Thorbjorn Jagland, le sécrétaire général du Conseil de l'Europe. © Reuters

La Belgique prend la présidence du Conseil de l’Europe, sur fond d’érosion des droits

La Belgique prendra jeudi, pour six mois, la présidence du Conseil de l’Europe, alors que l’organisation est confrontée à une grave crise entre deux de ses membres, la Russie et l’Ukraine, et à une érosion des droits fondamentaux.

La présidence de la Belgique sera plus spécifiquement consacrée à trois thématiques: les droits fondamentaux, l’Etat de droit et la démocratie. Mais le conflit entre la Russie et l’Ukraine, qui avait déjà été au centre de la réunion du comité des ministres en mai à Vienne, sera bien présent en filigrane ces six prochains mois.

Des réunions bilatérales « politiques et diplomatiques » se tiendront discrètement pour tenter de rapprocher les protagonistes. Le Conseil de l’Europe, peu connu et souvent éclipsé par l’Union européenne, réunit les 28 membres de l’UE mais également 19 autres pays, parmi lesquels la Turquie, la Russie, l’Ukraine ou l’Azerbaïdjan.

Son « bras armé », la Cour européenne des droits de l’homme (CEDH), est chargé de faire respecter la Convention de sauvegarde des droits de l’homme et des libertés fondamentales. La présidence belge permettra d’ailleurs de réfléchir à la mise en oeuvre des arrêts de la Cour par les Etats et à la meilleure façon d’aider la Cour à réduire encore son arriéré judiciaire. Elle a déjà réussi à passer de 160.000 affaires pendantes à 90.000 dossiers en attente en quelques années, mais l’effort doit se poursuivre.

Bruxelles accueillera en mars une conférence de haut niveau sur la responsabilité partagée de la CEDH et des Etats membres dans la mise en oeuvre des arrêts. La présidence belge devra aussi composer avec la contestation, par certains membres – parfois fondateurs – du Conseil de l’Europe, de l’autorité de la CEDH. Le leader des Conservateurs britanniques David Cameron a ainsi critiqué la Cour lors d’un congrès de son parti après que la CEDH eut condamné le Royaume-Uni pour son refus d’accorder le droit de vote aux détenus.

Les dirigeants du Conseil de l’Europe suivent avec attention l’évolution du dossier, même si officiellement, « il s’agit d’un discours électoral et non d’un programme du gouvernement », commentent le secrétaire général du Conseil de l’Europe, Thorbjorn Jagland, et son entourage. Mais si la Cour était contestée par des membres historiques du Conseil de l’Europe, qui connaissent finalement peu de violations des droits fondamentaux, d’autres pays moins en pointe sur ce plan risqueraient d’embrayer et de rejeter l’autorité de la Cour, analyse Daniel Holtgen, le porte-parole du secrétaire général.

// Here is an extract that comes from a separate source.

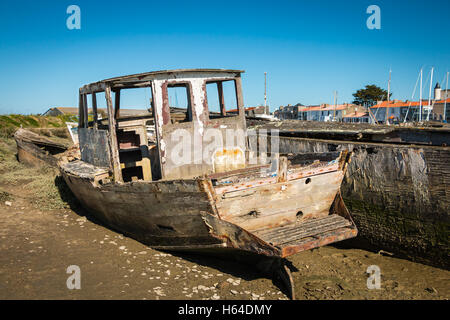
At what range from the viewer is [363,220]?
5.97 metres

Les attentes de l’organisation envers la Belgique sont élevées, a pu constater l’Agence Belga lors de rencontres avec les différents représentants du Conseil de l’Europe. La présidence tourne en effet tous les six mois selon l’ordre alphabétique et la Belgique reprendra le flambeau à l’Azerbaïdjan, peu réputé pour son engagement en faveur des libertés fondamentales. Plusieurs journalistes et militants des droits de l’homme azéris ont d’ailleurs été arrêtés à leur retour au pays après une visite à Strasbourg, où se trouve le siège de l’organisation.

La présidence sera lancée officiellement mercredi avec un gala à Bruxelles auquel prendront part Thorbjorn Jagland et la Haute représentante de l’Union pour les Affaires étrangères et la politique de sécurité, Federica Mogherini. Des expositions sont prévues tant en Belgique qu’à Strasbourg. La Belgique sera d’ailleurs invitée d’honneur au célèbre marché de Noël de la cité alsacienne.